The Satter Division of Responsibility in Activity
Children are born loving their bodies, curious about them, and inclined to be active. Good parenting with activity preserves those qualities. Parenting with activity demands a division of responsibility. Parents provide structure, safety and opportunities. Children determine how much and whether to move and the manner of moving.
The Satter Division of Responsibility in Activity for infants:
- The parent is responsible for safe opportunities.
- The child is responsible for moving.
The parent provides the infant with a variety of positions, clothing, sights, and sounds. Then the parent remains present and lets the infant enjoy moving.
The Satter Division of Responsibility in Activity for toddlers through adolescents:
- The parent is responsible for structure, safety, and opportunities.
- The child is responsible for how, how much, and whether they move.
Supporting activity is good parenting.

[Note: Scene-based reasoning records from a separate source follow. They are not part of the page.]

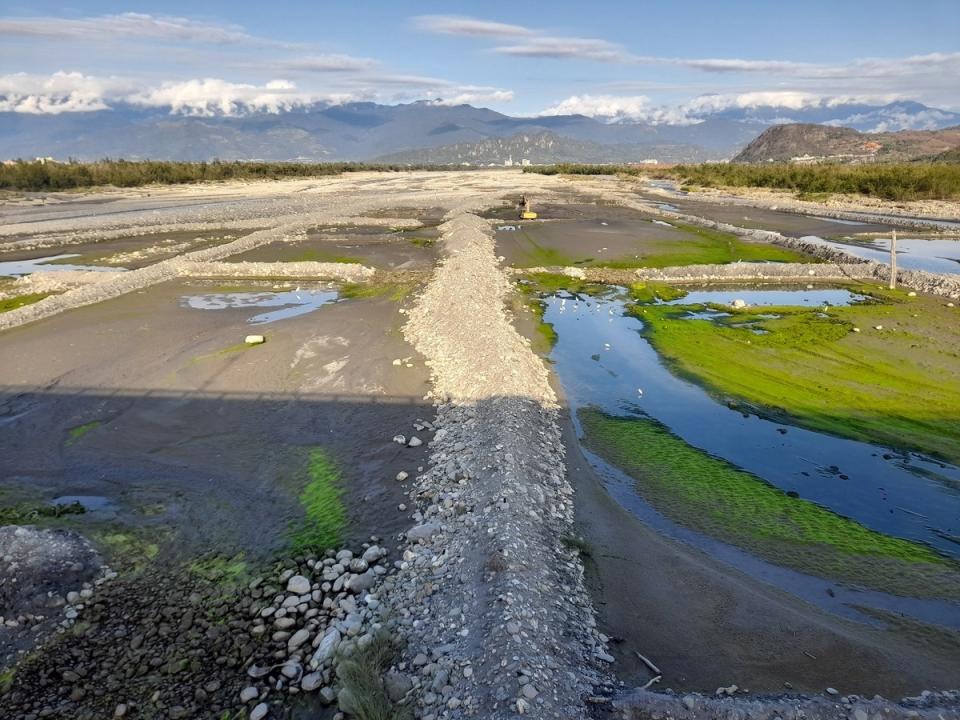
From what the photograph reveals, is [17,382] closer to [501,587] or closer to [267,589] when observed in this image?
[267,589]

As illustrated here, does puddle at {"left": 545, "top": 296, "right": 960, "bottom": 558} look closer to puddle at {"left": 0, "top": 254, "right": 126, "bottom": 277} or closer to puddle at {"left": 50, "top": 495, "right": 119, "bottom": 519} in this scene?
puddle at {"left": 50, "top": 495, "right": 119, "bottom": 519}

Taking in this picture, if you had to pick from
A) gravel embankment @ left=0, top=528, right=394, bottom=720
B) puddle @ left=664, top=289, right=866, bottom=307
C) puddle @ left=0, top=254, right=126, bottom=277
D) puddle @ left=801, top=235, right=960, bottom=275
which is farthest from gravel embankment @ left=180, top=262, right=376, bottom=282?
puddle @ left=801, top=235, right=960, bottom=275

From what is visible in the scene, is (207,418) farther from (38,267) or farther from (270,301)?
(38,267)

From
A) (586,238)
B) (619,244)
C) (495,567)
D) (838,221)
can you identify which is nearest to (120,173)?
(586,238)

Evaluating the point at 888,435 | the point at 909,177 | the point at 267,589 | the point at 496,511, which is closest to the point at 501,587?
the point at 496,511

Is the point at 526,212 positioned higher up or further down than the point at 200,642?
higher up

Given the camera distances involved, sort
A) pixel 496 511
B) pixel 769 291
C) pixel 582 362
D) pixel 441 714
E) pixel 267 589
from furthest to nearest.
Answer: pixel 769 291
pixel 582 362
pixel 496 511
pixel 267 589
pixel 441 714
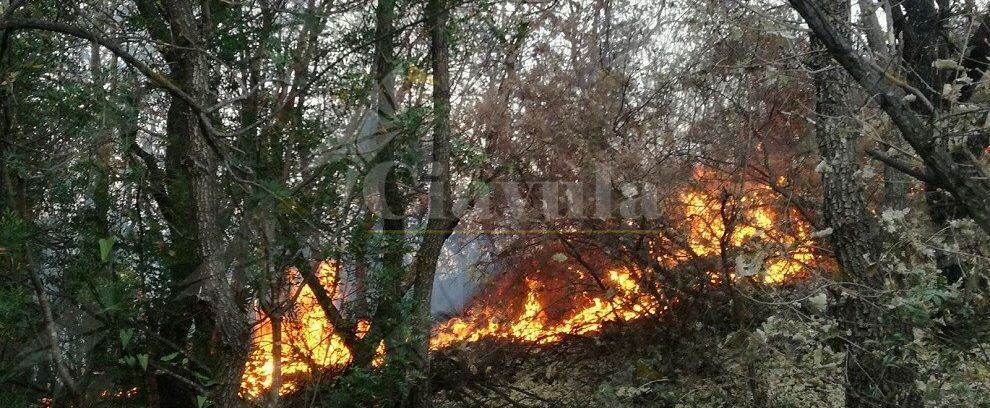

Parents’ jobs include:
- Develop judgment about normal commotion.
- Provide safe places for activity the child enjoys.
- Find fun and rewarding family activities.
- Provide opportunities to experiment with group activities such as sports.
- Set limits on TV but not on reading, writing, artwork, other sedentary activities.
- Remove the TV and computer from the child’s room.
- Make children responsible for dealing with their own boredom.
Fundamental to parents’ jobs is trusting children to determine how much to move, the way to move, and whether to be active.
- Children will be active.
- Each child is more or less active depending on constitutional endowment.
- Each child is more or less skilled, graceful, energetic, or aggressive depending on constitutional endowment.
- Children’s physical capabilities will grow and develop.
- They will experiment with activities that are in concert with their growth and development.
- They will experiment and find activities that are right for them.
Crossing the lines of the Satter Division of Responsibility in Activity is likely to create problems with movement and distort growth. Trying to control whether, how much, or the way a child moves or how their body turns out crosses the lines. So does catering to a child’s expectation that they will be endlessly entertained. For a further discussion of the Satter Division of Responsibility in Activity, see “Parent in the best way: Physical activity” in Your Child’s Weight: Helping Without Harming.
Parent in the best way: Physical activity
From Your Child’s Weight: Helping Without Harming
Chapter 8; page 262
“Your child will naturally be as active as is right for him, and he will naturally seek out what he enjoys—he will find the forms and levels of activity that are right for him. Children are more or less active, more or less strong and coordinated, more or less aggressive, more or less graceful—the list goes on. There are some activities your child is good at and some that are right for him. He will find those activities—unless he loses his good feelings about moving.”